▶ [Excerpt provided]:
╔══
Hold On 'til the Night is the debut studio album by American singer Greyson Chance. The album was released on August 2, 2011 by eleveneleven, Maverick Records, Streamline Records, and Geffen Records. Chance's album is the first to be released on Ellen DeGeneres' record label eleveneleven. The album's release was preceded by two singles, "Waiting Outside the Lines" and "Unfriend You". The album was recorded in Los Angeles and produced by The Matrix, Billy Steinberg and Ron Fair.

Singles
"Waiting Outside the Lines" was released as the first single on October 26, 2010 and as an EP release on April 19, 2011. The music video, directed by Sanaa Hamri, was released December 13, 2010.

"Unfriend You" was released as the second single on May 17, 2011. The music video, which features Ariana Grande, was released on June 30, 2011.

"Hold On 'til the Night", the title track, is the third single from the album. A music video for the song was shot on November 6, 2011. The music video premiered on Friday, December 9 on VEVO.

"Take a Look at Me Now" was released in Asia on February 5, 2012 as the fourth single from the album.
╚══
▶ [Set problem]:
Copy the passage of the album article starting at "Hold On 'til the Night is" and ending at "December 13, 2010.". The listing has nothing to do with the album article.

▶ [Data shown]:
╔══
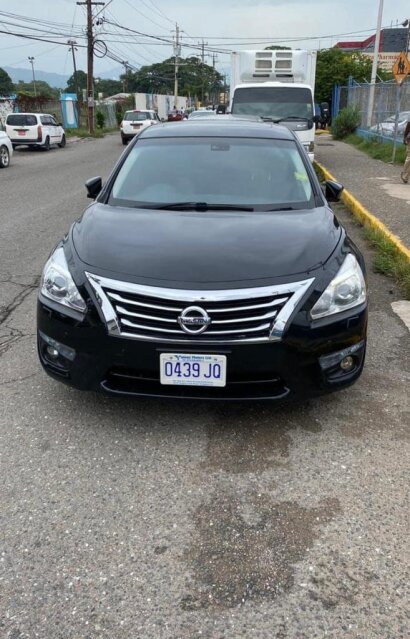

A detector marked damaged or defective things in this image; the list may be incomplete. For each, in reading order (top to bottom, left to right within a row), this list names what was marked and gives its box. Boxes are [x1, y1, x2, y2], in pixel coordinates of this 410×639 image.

cracked asphalt road [0, 139, 408, 639]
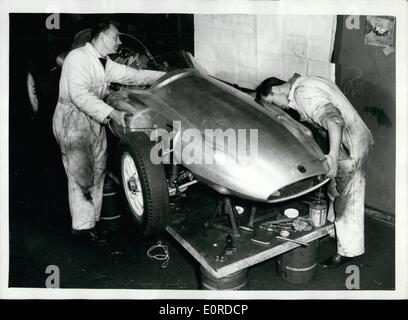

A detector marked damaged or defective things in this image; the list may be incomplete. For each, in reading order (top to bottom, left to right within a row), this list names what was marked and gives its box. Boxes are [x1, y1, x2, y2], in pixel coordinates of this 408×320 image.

exposed wheel [118, 131, 169, 236]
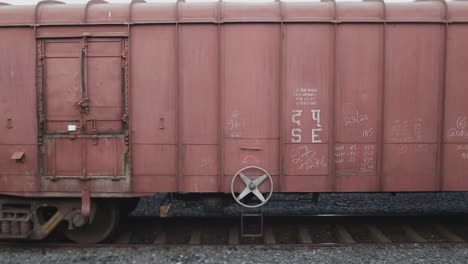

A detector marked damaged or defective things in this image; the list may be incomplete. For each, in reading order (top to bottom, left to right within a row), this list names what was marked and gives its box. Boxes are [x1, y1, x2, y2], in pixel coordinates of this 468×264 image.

rusty red metal panel [382, 23, 444, 191]
rusty red metal panel [442, 24, 468, 190]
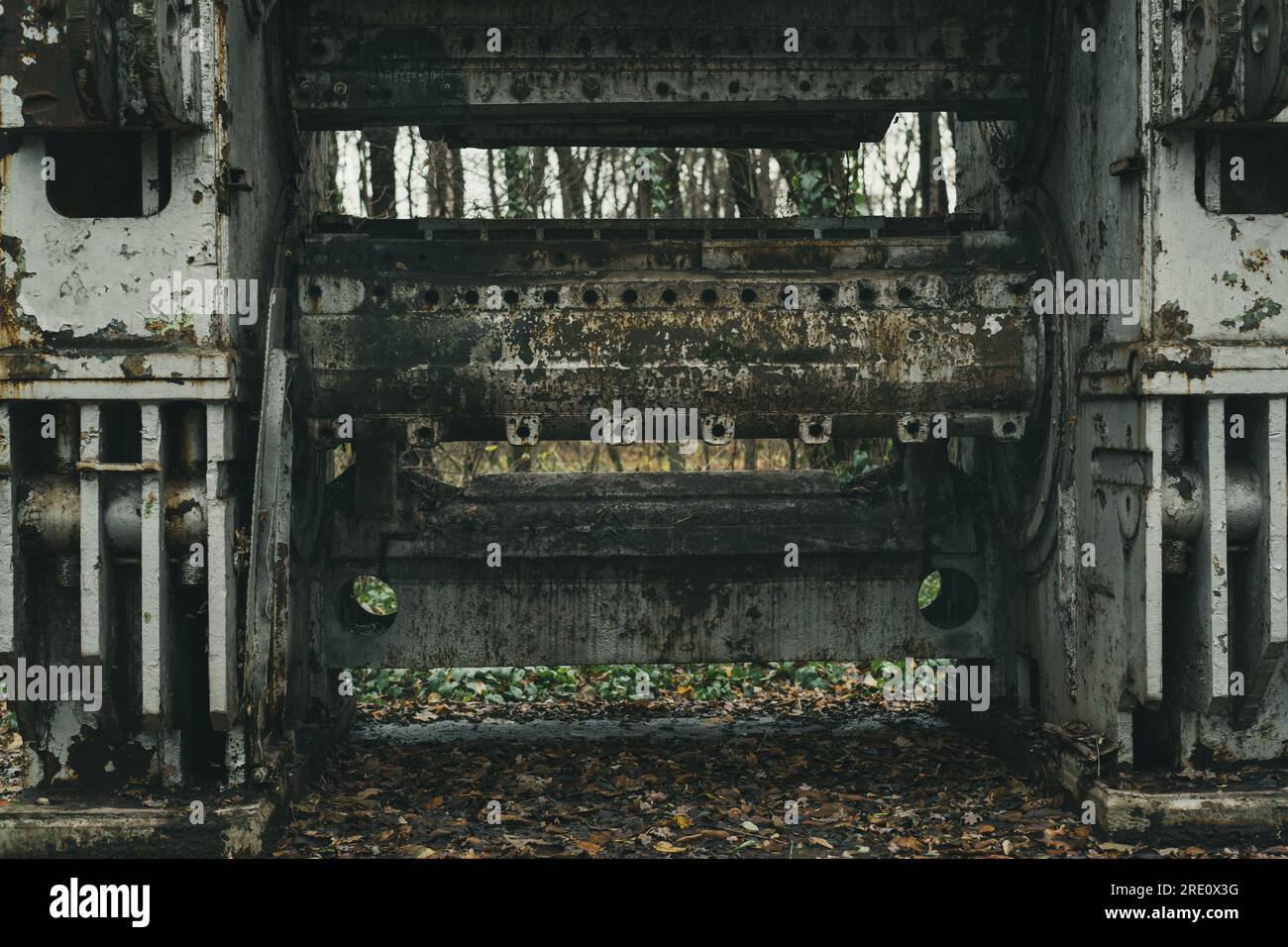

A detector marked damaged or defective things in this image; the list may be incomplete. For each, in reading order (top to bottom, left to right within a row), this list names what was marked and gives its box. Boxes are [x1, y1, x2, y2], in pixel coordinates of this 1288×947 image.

rusty metal beam [281, 0, 1030, 138]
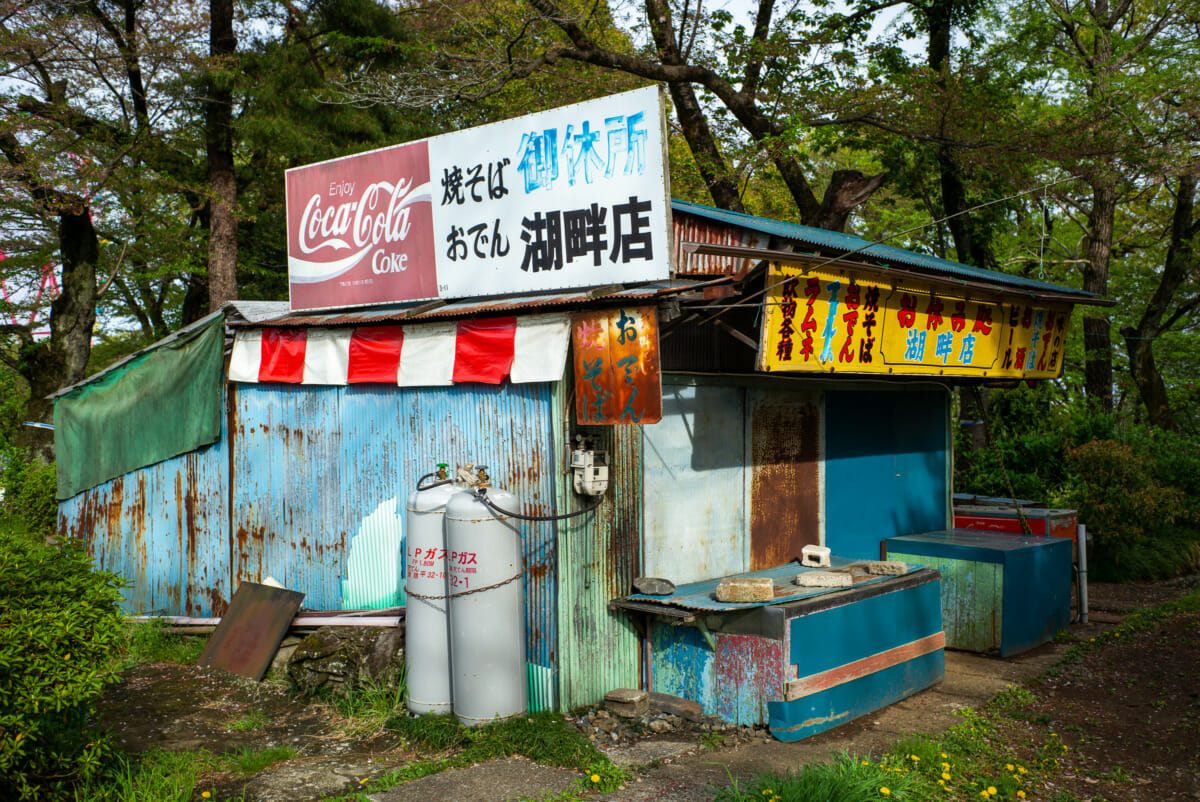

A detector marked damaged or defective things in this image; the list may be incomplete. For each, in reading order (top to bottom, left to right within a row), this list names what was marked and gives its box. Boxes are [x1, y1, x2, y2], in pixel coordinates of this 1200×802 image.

rusted metal sheet [672, 205, 764, 276]
rusted metal sheet [576, 308, 664, 424]
rusty blue siding [58, 388, 233, 612]
rusted metal sheet [59, 390, 232, 612]
rusted metal sheet [197, 580, 304, 680]
rusted metal sheet [232, 380, 560, 708]
rusty blue siding [233, 380, 564, 708]
rusted metal sheet [556, 390, 644, 708]
rusted metal sheet [644, 378, 744, 584]
rusted metal sheet [752, 390, 824, 568]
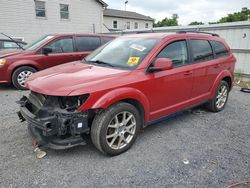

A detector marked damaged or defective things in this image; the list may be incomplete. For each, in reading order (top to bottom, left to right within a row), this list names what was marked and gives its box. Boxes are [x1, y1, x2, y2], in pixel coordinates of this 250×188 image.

crumpled hood [25, 61, 131, 96]
damaged front bumper [17, 94, 90, 150]
broken bumper piece [17, 95, 90, 150]
front end damage [18, 92, 91, 149]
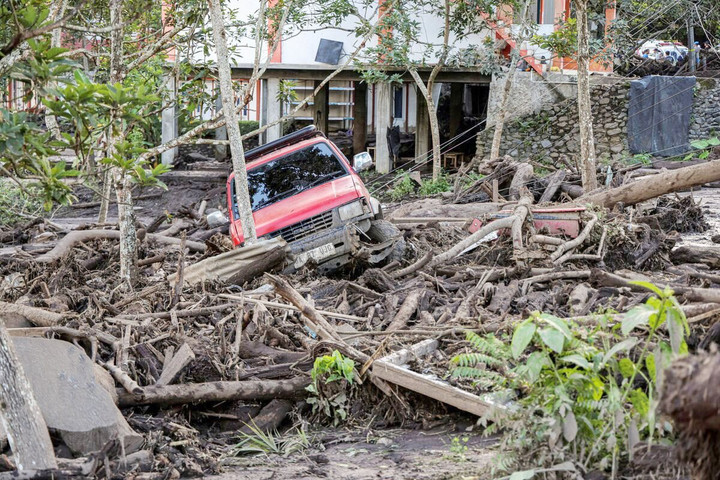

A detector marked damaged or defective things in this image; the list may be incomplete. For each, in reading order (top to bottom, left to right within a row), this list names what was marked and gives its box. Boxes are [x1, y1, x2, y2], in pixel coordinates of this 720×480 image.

broken wood plank [155, 344, 194, 388]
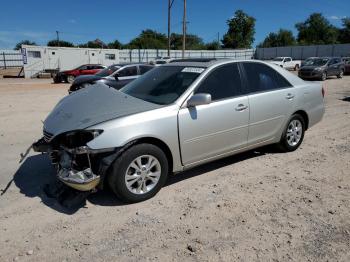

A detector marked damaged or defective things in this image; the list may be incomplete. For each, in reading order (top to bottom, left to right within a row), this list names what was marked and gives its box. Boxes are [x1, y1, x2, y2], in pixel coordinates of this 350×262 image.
╚══
▶ [Full response]:
Hold On 'til the Night is the debut studio album by American singer Greyson Chance. The album was released on August 2, 2011 by eleveneleven, Maverick Records, Streamline Records, and Geffen Records. Chance's album is the first to be released on Ellen DeGeneres' record label eleveneleven. The album's release was preceded by two singles, "Waiting Outside the Lines" and "Unfriend You". The album was recorded in Los Angeles and produced by The Matrix, Billy Steinberg and Ron Fair.

Singles
"Waiting Outside the Lines" was released as the first single on October 26, 2010 and as an EP release on April 19, 2011. The music video, directed by Sanaa Hamri, was released December 13, 2010.